Funding announced for new ARC Training Centre at QUT for collaborative robots

Professor Jonathan Roberts at the Queensland University of Technology will lead the research.

A research team lead by the Queensland University of Technology (QUT) has received $4.9 million from the Australian Research Council (ARC) for a new training centre for collaborative robots in manufacturing.

The joint project between QUT, The University of Technology Sydney (UTS), Swinburne University of Technology, and the Advanced Robotics for Manufacturing Hub (ARM Hub), will train researchers, engineers, technologists and manufacturing leaders with industry expertise needed for safety, quality assurance, production efficiency, and workforce readiness.

The centre, to be headquartered at QUT, with two other locations at UTS and Swinburne University, aims to build human and technical capability needed to underpin Australia’s global competitiveness in advanced manufacturing.

QUT professor in robotics Jonathan Roberts said the project is about opening up new opportunities for manufacturers and sharing research outcomes among the industry partners.

“There’s a whole lot of manufacturing where you’re making small runs, or there’s many Australian manufacturers who reconfigure their factory every few days or every few weeks to make a batch of a product,” he said.

“In those situations, it’s often not realistic to set up a 100 per cent automated production line.

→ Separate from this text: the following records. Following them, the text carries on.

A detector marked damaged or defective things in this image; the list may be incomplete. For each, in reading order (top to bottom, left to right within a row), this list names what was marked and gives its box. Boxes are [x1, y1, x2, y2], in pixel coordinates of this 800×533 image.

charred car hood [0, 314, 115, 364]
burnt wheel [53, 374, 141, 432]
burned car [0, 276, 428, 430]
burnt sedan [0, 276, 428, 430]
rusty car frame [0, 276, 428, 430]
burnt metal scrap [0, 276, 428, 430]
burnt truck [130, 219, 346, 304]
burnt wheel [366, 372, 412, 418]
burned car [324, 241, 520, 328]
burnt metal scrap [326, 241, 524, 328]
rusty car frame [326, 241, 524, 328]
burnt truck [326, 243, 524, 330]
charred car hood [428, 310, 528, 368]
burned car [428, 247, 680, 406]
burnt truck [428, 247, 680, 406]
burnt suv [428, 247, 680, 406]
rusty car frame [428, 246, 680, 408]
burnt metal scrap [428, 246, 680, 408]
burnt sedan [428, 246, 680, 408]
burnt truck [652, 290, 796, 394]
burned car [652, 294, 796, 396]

It’s more likely to be a mixture of machines and people.”

The intended outcome is to support Australian manufacturers to shift toward higher-potential markets, compete globally and attract and retain a digitally-capable workforce.

The training aims to address challenges around safety for people working in close proximity to robots in a shared environment.

Roberts said more research is needed into how robots can interpret what a human does through eye contact.

“There’s issues around how a human knows what the robot is going to do next,” he said. “It’s a fascinating problem, but it’s not an easy problem to solve.”

In the current economic climate, research into the use of collaborative robots addresses issues such as whether or not robots can increase business for manufacturers, and if manufacturers can make products using robots and people that are not currently possible.

“It’s the idea of re-shoring manufacturing so we can be more competitive if we use people and robots together,” Roberts said.

The centre is due to open in early 2021.